_Page excerpt_

# Feather fletching: glue or tape



## DssBB (Feb 21, 2010)

Glue the feathers on. Shooting 3D or stumps with taped on feathers in the winter eventually leads to bare shafts. R.H or L.H helix doesn't make a difference. Just make sure if your going to fletch L.H helix you use LW feathers and R.H helix uses RW feathers


----------



## Xenomorph (Jun 18, 2012)

OKie dokie. Any glue in particular you want to recommend?


----------



## wheelie (Mar 2, 2009)

I have tried many different glues. Krazy Glue Gel is the best. Expensive as five dollars can do six or seven arrows. The vanes hold on forever. Tried the Gorrila Glue with blue top everyone raves about and I think it is garbage for vanes. Vanes fall off from slightest bumps on things. Turns arrows white and takes 1/2 hour or more to dry. Krazy Glue Gel dries in minutes and does a nice tidey job. I don't use arrow wraps so that may make a difference with glues.


----------



## Crunch (Nov 28, 2002)

Fletchtite platinum work well for me. Just make sure your shafts are clean. Only problem is it the fumes.


----------



## hoody123 (Aug 11, 2004)

Loctite super glue gel with the rubberizer. Awesome product in a great and very handy applicator and available in loads of places (Home Depot pretty much always has it)


----------



## crazymoose (May 17, 2005)

Loctite super gel is great. As hoody123 mentioned you can buy it anywhere.
I also use a flash activator that I buy from the local hobby store.
After I apply my feather to the arrow shaft,I spray the activator along the base of the quill and the glue dries instantly.


----------



## DssBB (Feb 21, 2010)

x3 on the Loctite super gel. It works great for feathers, plastic vanes and points.


----------



## mprus (Oct 11, 2009)

x4 on the Loctite super glue ultra gel...makes Fletch Tite seem like Elmer's school glue by comparision!


----------



## Xenomorph (Jun 18, 2012)

Awesome, found the glue. Now where are those silly feathers. :lol3:

I'm so pissed, missed on a great deal on 11/32 port oxford cedar arrows. Those would have been perfect. Spined at 70# ...half with Magnus BHs, the other half with points. Bahambug!


----------



## ontario moose (Aug 8, 2003)

I prefer 3 part epoxy liquid steel..


----------



## shakyshot (Dec 21, 2007)

I have used the fletch tapebefore.Worked really good for me.
But I will agree,fletchtite platnum all the way


----------



## shootthewhatnow (Jan 29, 2008)

ontario moose said:


> I prefer 3 part epoxy liquid steel..


+1... 

Although, if you can find it, 4 part is better still


----------

_Task to carry out_
In the thread on gluing or taping feathers, what does crazymoose spray along the base of the quill after putting the feather on the shaft?

_Data excerpt_
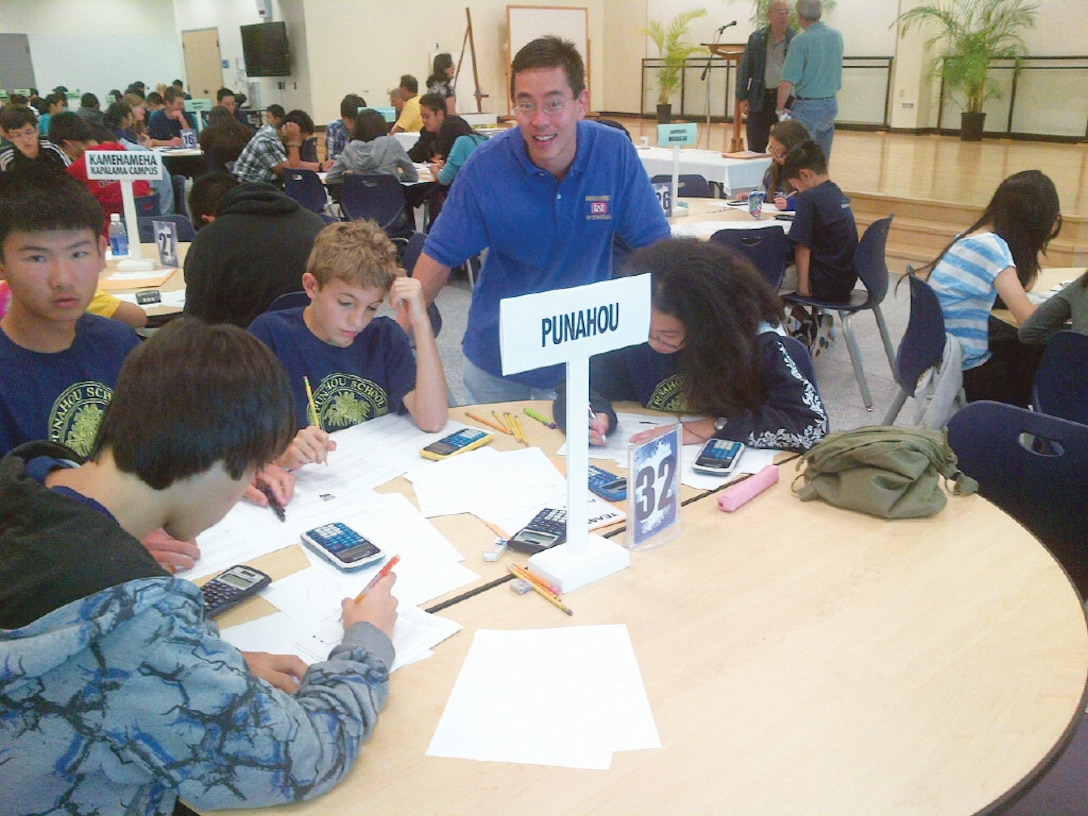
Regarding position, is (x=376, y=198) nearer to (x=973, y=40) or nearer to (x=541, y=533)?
(x=541, y=533)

_Response to the exercise_
A flash activator from the local hobby store, which makes the glue dry instantly.